Waardenburg syndrome

Waardenburg syndrome is a group of rare genetic conditions. It is characterised by congenital hearing loss and pigmentation deficiencies. These can include bright blue eyes, a white forelock or patches of light skin. In type 1, there is also a wider gap between the inner corners of the eyes. Most types are autosomal dominant and estimated prevalence is 1 in 42,000.
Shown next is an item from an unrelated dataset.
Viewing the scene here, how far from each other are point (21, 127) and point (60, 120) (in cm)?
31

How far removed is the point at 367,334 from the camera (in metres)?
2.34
About Waardenburg syndrome in brief

Summary Waardenburg syndromeWaardenburg syndrome is a group of rare genetic conditions. It is characterised by congenital hearing loss and pigmentation deficiencies. These can include bright blue eyes, a white forelock or patches of light skin. In type 1, there is also a wider gap between the inner corners of the eyes. The syndrome is caused by mutations in any of several genes. Most types are autosomal dominant and estimated prevalence is 1 in 42,000. Types 1 and 2 are the most common, comprising approximately half and a third of cases respectively, while type 4 comprises a fifth and type 3 less than 2% of cases. There also exist at least two types that can result in central nervous system symptoms such as developmental delay and muscle tone abnormalities. Waardenburg–Klein syndrome, type 3 has the same symptoms as type 1 but has additional symptoms that affect the hands and arms. These include joint contractures due to the under-development of the muscles, as well as the absence of many inner-ear structures such as the vestibular or cochlea. Lack of a sense of smell due to a missing olfactory bulb in the brain may also be present. Also known as Klein–Waardenberg syndrome, this is a condition where the brain bulb is missing in one or more parts of the brain. It can also cause albinism, macrocephaly, deafness and other neurological conditions. The most common gene to cause this type when mutated is MITF.

If two individuals with a mutation in this gene have a child carrying both mutations, for which there is 25% chance, additional symptoms are present in the child, such as a hole in the iris, small eyes, hardened bones and hypomyelination in thebrain. The condition is named after Dutch ophthalmologist and geneticist Petrus Johannes Waardenberg, who described it in 1951. Its subtypes were progressively discovered in the following decades and had genes attributed to them mostly in the 1990s and 2000s. Type 1 is caused. by a mutation in the PAX3 gene, while the gene that most often causes type 2 when mutated isMITF. Type 3 is a more severe presentation of type 1 and is caused in the same way as type 2. Type 4 is most often caused by a mutated gene in SOX10, and some of these have been given their own lettered subtypes, including type 3 and type 4 of type 2 of the condition. Type 5 is a rare condition that causes the person to have Hirschsprung’s disease, which is a congenital lack of nerves in the intestines leading to bowel dysfunction. The person also has a high nasal bridge, a flat nose tip, a unibrow, smaller edges of the nostrils or a smooth philtrum. The difference that defines type 2 from type 1 is that patients do not have the wider gap or dystopia canthorum. Sensorineural hearing loss tends to be more common and more severe in this type.